> [Given passage]

····················

Numerous discussions have arisen online about the relationship between HSLDA and IBLP/ATI. The following is a detailed account of what can be publicly confirmed about that relationship.

Originally called the Institute in Basic Youth Conflicts (IBYC), The Institute in Basic Life Principles (IBLP) was founded in 1961 by Bill Gothard for the purpose of “introducing people to the Lord Jesus Christ.” IBLP’s headquarters are in Oak Brook, Illinois. IBLP has a number of educational programs, one of which is the Advanced Training Institute (ATI, previously ATIA). ATI — which HA covered during our “Inside ATI: A Homeschooling Cult” series — is IBLP’s homeschooling program, the core curriculum of which are the “Wisdom Booklets,” described by IBLP as “a 3,000-page amplification of the Sermon on the Mount.”

According to the Advanced Training Institute, “In the scope of the ATI curriculum, the Bible is the main textbook, the Wisdom Booklets are the core curriculum.” That “core curriculum” began development in 1984 by a team that worked under the direction of 3 individuals: Bill Gothard, Dr. Larry Guthrie, and Inge Cannon.

Bill Gothard and Michael Farris

Bill Gothard, as previously stated, is IBLP’s founder.

Less known, however, is that Michael Farris and his wife Vickie embraced the Quiverfull lifestyle specifically because of him.

As documented in Kathryn Joyce’s Quiverfull, Michael Farris “came to his Quiverfull beliefs through the ministry of Bill Gothard.” In the 1980s, Gothard preached that God should determine family size. And “one of Gothard’s early converts was [HSLDA’s Michael] Farris, who was already primed for the message of letting God control Vickie’s fertility by early anti-contraception literature and his immersion, in the late 70’s, in a conservative Christian movement in Washington State.”

····················

> [Supplied information]
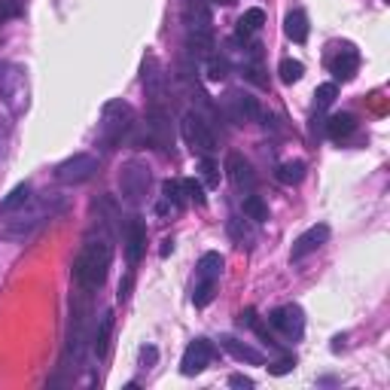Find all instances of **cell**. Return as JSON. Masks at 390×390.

····················

> [Exercise A] State whether each of the following statements agrees with the passage on HSLDA and IBLP, answering yes or no and quoting the exact words of the passage that decide it: (i) IBLP's headquarters are in Oak Brook, Illinois; (ii) development of the Wisdom Booklets began in 1961; (iii) Michael Farris came to his Quiverfull beliefs through the ministry of Bill Gothard.
> [Exercise B] According to the passage on HSLDA and IBLP, what was IBLP originally called?
> [Exercise C] Reproduce word for word everything in the passage on HSLDA and IBLP from "According to the" down to "and Inge Cannon.".

> [Complete response A]
(i) Yes: "IBLP’s headquarters are in Oak Brook, Illinois."
(ii) No: "That “core curriculum” began development in 1984"
(iii) Yes: "came to his Quiverfull beliefs through the ministry of Bill Gothard."

> [Complete response B] The Institute in Basic Youth Conflicts (IBYC).

> [Complete response C]
According to the Advanced Training Institute, “In the scope of the ATI curriculum, the Bible is the main textbook, the Wisdom Booklets are the core curriculum.” That “core curriculum” began development in 1984 by a team that worked under the direction of 3 individuals: Bill Gothard, Dr. Larry Guthrie, and Inge Cannon.